In the two decades since the deregulation of the agriculture sector in Australia there have been many changes, and certainly plenty of indicators that deregulation has indeed enhanced competition, and with it productivity, enabling the sector to grow.

The gross value of agricultural output in 2016–17 exceeded $60 billion, the value of agricultural exports was close to $50 billion in the same year, and the value of food exports was more than $40 billion—each being all-time records. Importantly, each of these reflected longer-term growth trends, rather than one-off events.

While deregulation of Australian agricultural markets is not the sole reason for these results, it has certainly been an important factor.

Critics of free market reforms will undoubtedly point to the continuing reduction in the number of farms, the decline in populations in regional towns, and the significant consolidation that has occurred in agribusiness and downstream markets like food retailing as a negative consequence of the reforms I referred to earlier.

While there is no doubt deregulation and free-markets have had some impact on farm numbers, I think it is instructive to look at the national agriculture sectors of other nations to better understand some of these issues.

It is interesting that the agriculture sectors of nations such as Canada, the USA and some areas of Europe have experienced the same trends in both farm numbers and agribusiness consolidation, despite the relatively high levels of regulation and government intervention in those agriculture sectors.

In reality, it seems that advances in mechanisation, telecommunications and transport are a large part of the reason for the above trends, rather than deregulation.

As I noted earlier, the key focus of the reforms that were implemented in agriculture over the past two decades was to increase the exposure of businesses to competition, and in doing so to increase productivity.

Generally speaking, deregulation was a key step in that process, although it was always recognised that in the case of market failures, regulation may be required to protect competition or to prevent the misuse of market power.

The role of the ACCC

The ACCC enforces the Australian Competition and Consumer Act 2010 and other legislation to promote competition and prevent the misuse of market power.
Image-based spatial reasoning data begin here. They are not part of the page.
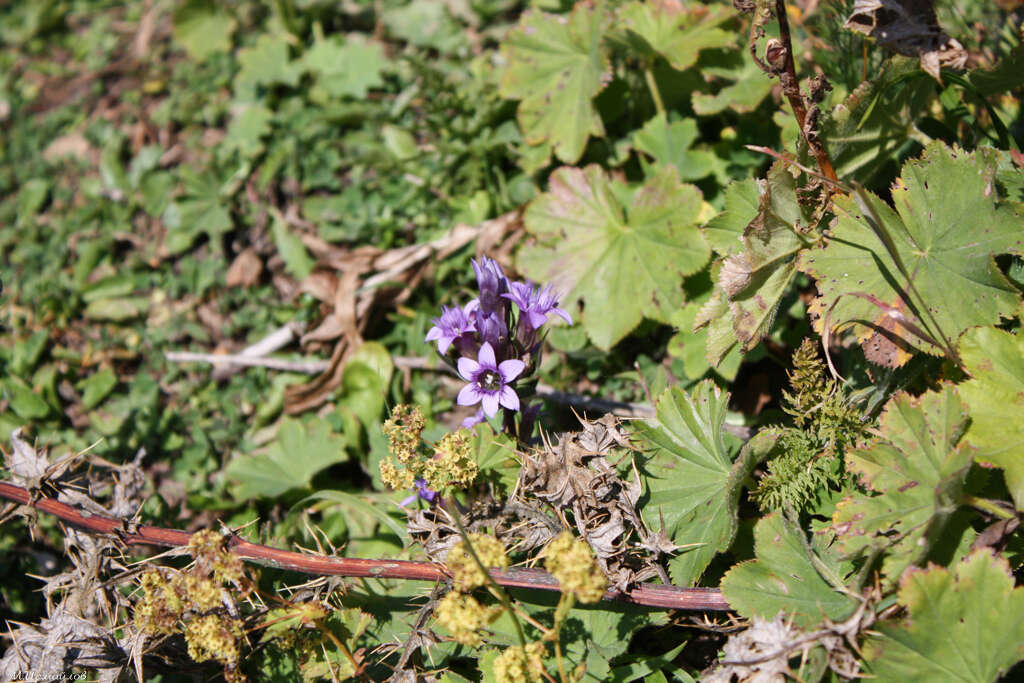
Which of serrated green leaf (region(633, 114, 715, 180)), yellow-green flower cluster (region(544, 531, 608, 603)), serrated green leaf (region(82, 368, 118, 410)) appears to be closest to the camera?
yellow-green flower cluster (region(544, 531, 608, 603))

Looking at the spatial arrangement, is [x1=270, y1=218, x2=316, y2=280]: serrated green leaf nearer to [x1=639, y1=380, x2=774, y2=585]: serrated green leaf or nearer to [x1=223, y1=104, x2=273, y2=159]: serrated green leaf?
[x1=223, y1=104, x2=273, y2=159]: serrated green leaf

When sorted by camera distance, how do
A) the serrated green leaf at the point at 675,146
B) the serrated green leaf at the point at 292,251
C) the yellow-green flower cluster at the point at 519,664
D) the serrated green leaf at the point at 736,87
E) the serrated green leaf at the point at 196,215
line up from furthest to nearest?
1. the serrated green leaf at the point at 196,215
2. the serrated green leaf at the point at 292,251
3. the serrated green leaf at the point at 675,146
4. the serrated green leaf at the point at 736,87
5. the yellow-green flower cluster at the point at 519,664

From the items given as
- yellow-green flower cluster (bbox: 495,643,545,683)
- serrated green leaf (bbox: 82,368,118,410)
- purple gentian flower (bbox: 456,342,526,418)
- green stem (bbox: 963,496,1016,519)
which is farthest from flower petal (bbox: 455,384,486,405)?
serrated green leaf (bbox: 82,368,118,410)

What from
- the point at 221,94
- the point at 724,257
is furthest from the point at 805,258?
the point at 221,94

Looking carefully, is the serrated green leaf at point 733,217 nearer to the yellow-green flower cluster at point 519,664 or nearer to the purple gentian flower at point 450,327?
the purple gentian flower at point 450,327

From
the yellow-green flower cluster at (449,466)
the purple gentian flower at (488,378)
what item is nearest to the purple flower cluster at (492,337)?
the purple gentian flower at (488,378)

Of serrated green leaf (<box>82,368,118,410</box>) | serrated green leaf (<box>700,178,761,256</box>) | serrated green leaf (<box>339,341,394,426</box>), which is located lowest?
serrated green leaf (<box>82,368,118,410</box>)

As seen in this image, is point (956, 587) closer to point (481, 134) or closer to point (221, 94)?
point (481, 134)
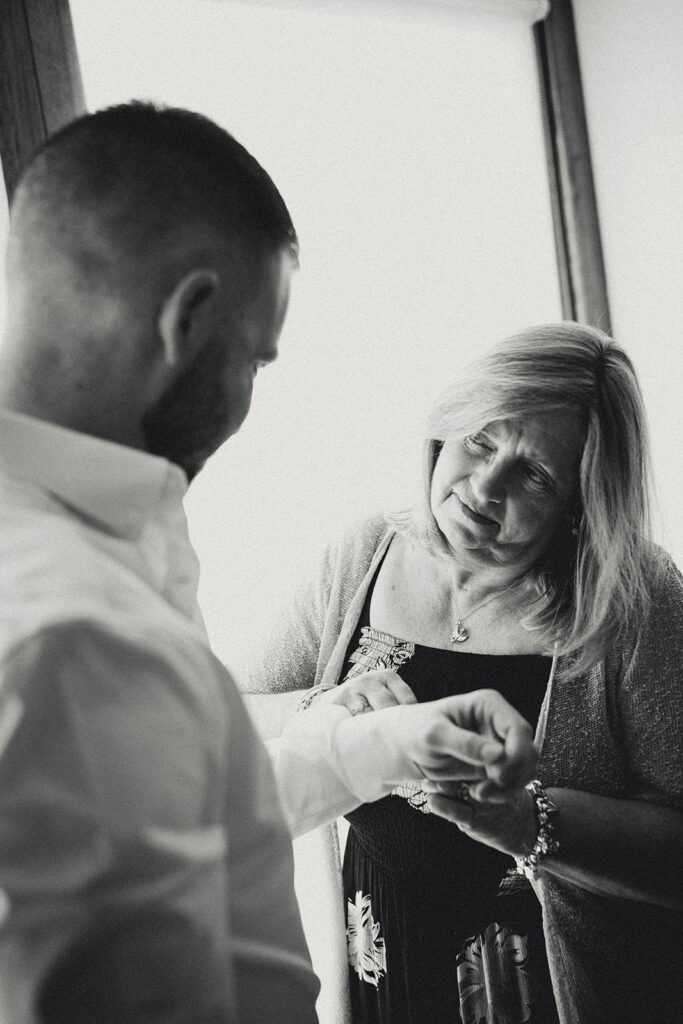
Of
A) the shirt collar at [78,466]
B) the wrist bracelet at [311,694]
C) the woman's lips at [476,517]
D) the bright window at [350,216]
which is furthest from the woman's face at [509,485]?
the shirt collar at [78,466]

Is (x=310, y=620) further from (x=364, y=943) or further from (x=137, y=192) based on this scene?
(x=137, y=192)

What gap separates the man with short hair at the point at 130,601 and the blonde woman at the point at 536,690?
54 cm

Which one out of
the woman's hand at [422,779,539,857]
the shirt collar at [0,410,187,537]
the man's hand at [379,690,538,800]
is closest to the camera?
the shirt collar at [0,410,187,537]

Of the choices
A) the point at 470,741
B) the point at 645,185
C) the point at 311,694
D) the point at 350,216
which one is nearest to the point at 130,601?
the point at 470,741

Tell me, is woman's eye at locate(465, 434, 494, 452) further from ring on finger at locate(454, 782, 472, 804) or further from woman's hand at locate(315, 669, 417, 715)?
ring on finger at locate(454, 782, 472, 804)

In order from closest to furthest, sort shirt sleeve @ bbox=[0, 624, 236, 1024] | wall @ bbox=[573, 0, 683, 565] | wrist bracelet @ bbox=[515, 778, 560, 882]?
shirt sleeve @ bbox=[0, 624, 236, 1024] < wrist bracelet @ bbox=[515, 778, 560, 882] < wall @ bbox=[573, 0, 683, 565]

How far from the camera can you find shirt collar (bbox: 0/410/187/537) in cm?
61

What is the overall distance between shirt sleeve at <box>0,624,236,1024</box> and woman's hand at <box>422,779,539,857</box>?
0.53 metres

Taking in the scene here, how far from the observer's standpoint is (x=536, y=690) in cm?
131

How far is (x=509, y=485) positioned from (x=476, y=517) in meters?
0.07

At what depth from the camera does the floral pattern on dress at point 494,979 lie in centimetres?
124

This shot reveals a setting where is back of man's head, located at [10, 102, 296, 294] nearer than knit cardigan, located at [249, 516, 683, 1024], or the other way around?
back of man's head, located at [10, 102, 296, 294]

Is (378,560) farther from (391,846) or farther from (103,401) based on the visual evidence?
(103,401)

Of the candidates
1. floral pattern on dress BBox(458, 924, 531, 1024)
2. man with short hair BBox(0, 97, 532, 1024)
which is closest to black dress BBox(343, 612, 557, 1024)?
floral pattern on dress BBox(458, 924, 531, 1024)
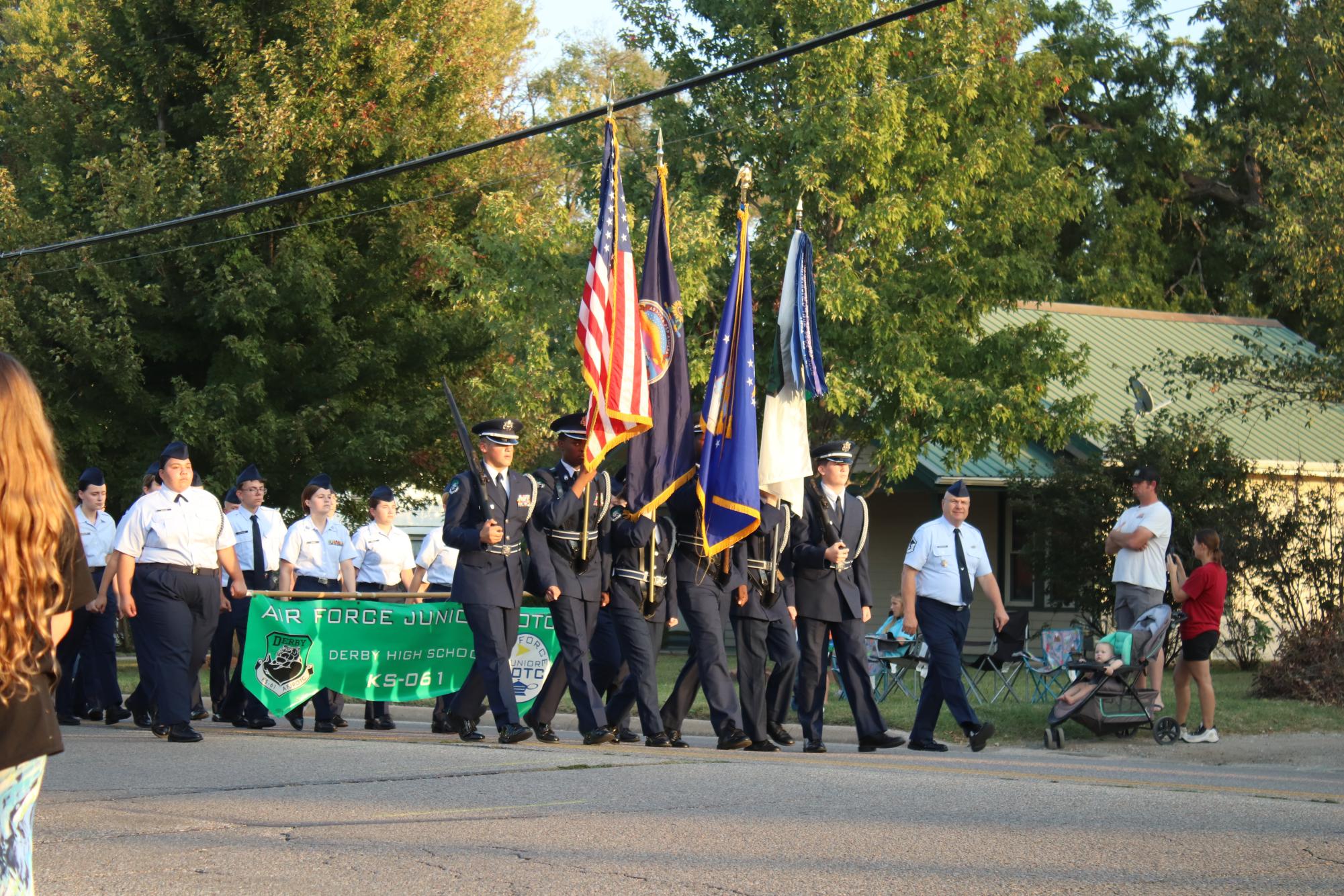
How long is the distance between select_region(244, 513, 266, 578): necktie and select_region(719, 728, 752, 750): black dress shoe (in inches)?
205

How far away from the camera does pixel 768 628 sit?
12.1 m

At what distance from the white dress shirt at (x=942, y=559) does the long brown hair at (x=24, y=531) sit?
882 cm

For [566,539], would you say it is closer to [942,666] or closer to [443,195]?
[942,666]

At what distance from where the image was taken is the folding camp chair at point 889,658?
1694 centimetres

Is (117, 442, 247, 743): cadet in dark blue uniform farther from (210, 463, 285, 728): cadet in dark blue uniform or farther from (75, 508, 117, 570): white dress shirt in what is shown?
(75, 508, 117, 570): white dress shirt

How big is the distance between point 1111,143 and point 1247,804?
30.9 m

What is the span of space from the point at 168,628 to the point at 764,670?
4278 millimetres

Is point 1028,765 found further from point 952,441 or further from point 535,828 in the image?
point 952,441

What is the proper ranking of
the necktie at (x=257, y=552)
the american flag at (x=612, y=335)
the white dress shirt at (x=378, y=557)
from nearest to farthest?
1. the american flag at (x=612, y=335)
2. the white dress shirt at (x=378, y=557)
3. the necktie at (x=257, y=552)

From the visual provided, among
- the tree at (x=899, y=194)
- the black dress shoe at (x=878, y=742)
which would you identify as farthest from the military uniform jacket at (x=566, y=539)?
the tree at (x=899, y=194)

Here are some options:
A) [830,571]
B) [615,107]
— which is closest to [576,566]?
[830,571]

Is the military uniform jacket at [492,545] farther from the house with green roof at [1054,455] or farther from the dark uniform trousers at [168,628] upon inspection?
the house with green roof at [1054,455]

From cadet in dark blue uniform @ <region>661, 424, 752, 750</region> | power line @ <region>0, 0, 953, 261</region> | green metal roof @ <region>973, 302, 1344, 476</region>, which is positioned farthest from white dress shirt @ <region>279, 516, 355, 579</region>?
green metal roof @ <region>973, 302, 1344, 476</region>

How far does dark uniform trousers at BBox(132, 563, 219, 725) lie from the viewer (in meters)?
11.7
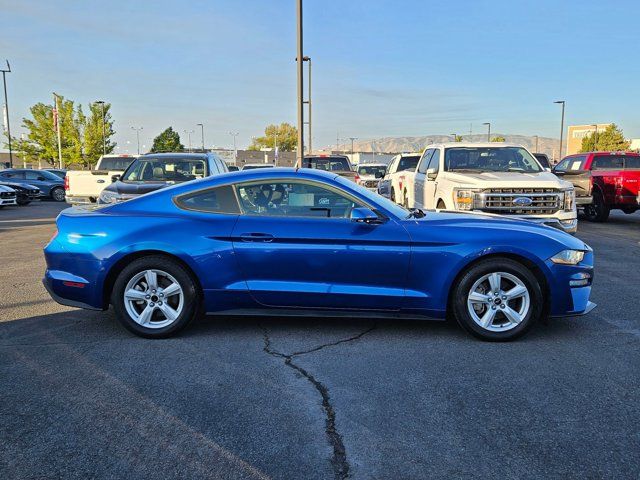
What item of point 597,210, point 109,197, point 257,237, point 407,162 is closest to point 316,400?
point 257,237

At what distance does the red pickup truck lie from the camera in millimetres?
13492

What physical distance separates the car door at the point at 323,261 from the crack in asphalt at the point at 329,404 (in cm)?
36

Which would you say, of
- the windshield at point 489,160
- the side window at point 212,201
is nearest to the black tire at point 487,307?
the side window at point 212,201

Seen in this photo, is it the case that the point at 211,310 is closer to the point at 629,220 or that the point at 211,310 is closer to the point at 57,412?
the point at 57,412

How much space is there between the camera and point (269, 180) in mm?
4910

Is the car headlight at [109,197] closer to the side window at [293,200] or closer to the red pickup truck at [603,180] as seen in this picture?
the side window at [293,200]

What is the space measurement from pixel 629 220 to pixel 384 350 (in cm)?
1428

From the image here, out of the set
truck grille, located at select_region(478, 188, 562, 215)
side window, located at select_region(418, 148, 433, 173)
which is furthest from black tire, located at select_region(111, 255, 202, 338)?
side window, located at select_region(418, 148, 433, 173)

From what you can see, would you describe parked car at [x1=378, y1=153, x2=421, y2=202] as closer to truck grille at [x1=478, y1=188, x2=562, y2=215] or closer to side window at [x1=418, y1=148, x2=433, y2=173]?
side window at [x1=418, y1=148, x2=433, y2=173]

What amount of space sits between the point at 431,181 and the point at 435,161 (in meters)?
0.74

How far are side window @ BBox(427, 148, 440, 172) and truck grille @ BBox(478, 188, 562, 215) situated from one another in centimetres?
186

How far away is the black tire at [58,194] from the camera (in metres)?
25.1

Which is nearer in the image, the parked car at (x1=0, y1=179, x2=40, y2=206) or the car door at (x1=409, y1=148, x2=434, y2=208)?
the car door at (x1=409, y1=148, x2=434, y2=208)

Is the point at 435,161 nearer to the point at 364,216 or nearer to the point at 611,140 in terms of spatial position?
the point at 364,216
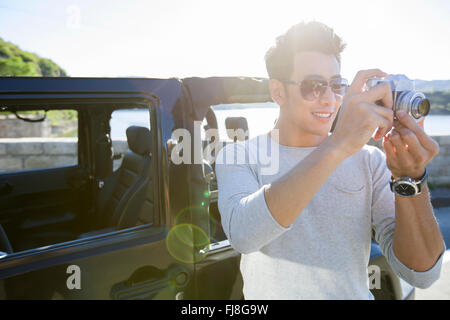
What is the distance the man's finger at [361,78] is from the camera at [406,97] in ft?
0.07

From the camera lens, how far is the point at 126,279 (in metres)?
1.39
Over the past two years it has had a particular focus on the agriculture sector.

Two matters we have dealt with in particular were the state of competition in beef markets, and in the dairy sector. In both instances, the ACCC undertook market studies, as the focus was on systematic issues that damaged or limited competition, rather than on specific breaches of the Act.

The recommendations arising from those studies have generated significant media coverage and industry debate, so I thought there might be some value in discussing those, especially in the context of debates about whether more regulation is needed in agriculture.

The market study of the cattle and beef market in Australia concluded that competition is generally quite strong in the sector, although there are a number of issues that could be addressed to improve the state of competition.

The first of these concerns over-the-hook sales, whereby cattle farmers sell cattle direct to processors. Our study identified that around 90% of slaughter cattle are sold in this manner, with price generally determined on the basis of a pricing grid, the weight of the carcase, and a grade that is assessed by the processor.

The concerns expressed by cattle producers were that the pricing grids are increasingly complex and difficult to obtain, interpret and compare; that some producers have a lack of confidence in the consistency of grading, and that processor feedback can be complex and makes price comparisons difficult.

The degree of concern cattle producers had about these issues varied by region and by market, but they have the potential to reduce competition for slaughter cattle, and disadvantage cattle producers trying to negotiate prices. This is compounded by the fact that the market reports available for over-the-hook sales rely on voluntary quotes provided by processors, rather than actual transactions.

The ACCC recommended that more resources be devoted to educating cattle producers about pricing grids and carcase grading; that market reporting for over-the-hooks transactions be upgraded and based on actual transactions; and that available technology be implemented by processors to provide objective carcase grading.

All these measures could assist in addressing the information asymmetry that exists between processors and cattle producers, and improve competition in the sector.

A second set of concerns arose about auction sales of cattle. These included that commission livestock buyers often act for multiple purchasers, and in doing so reduce competition. Complaints were also raised that livestock agents are known to act for both buyers and sellers simultaneously, and hence have a conflict of interest, often undisclosed to the vendor.

Both these practices have the potential to reduce competition in cattle markets.

Both commission buyers and livestock agents assured the ACCC that neither of these situations ever occur. However, in the course of our inquiry we obtained data from a number of auction sales, and analysis of this identified that both practices were relatively common.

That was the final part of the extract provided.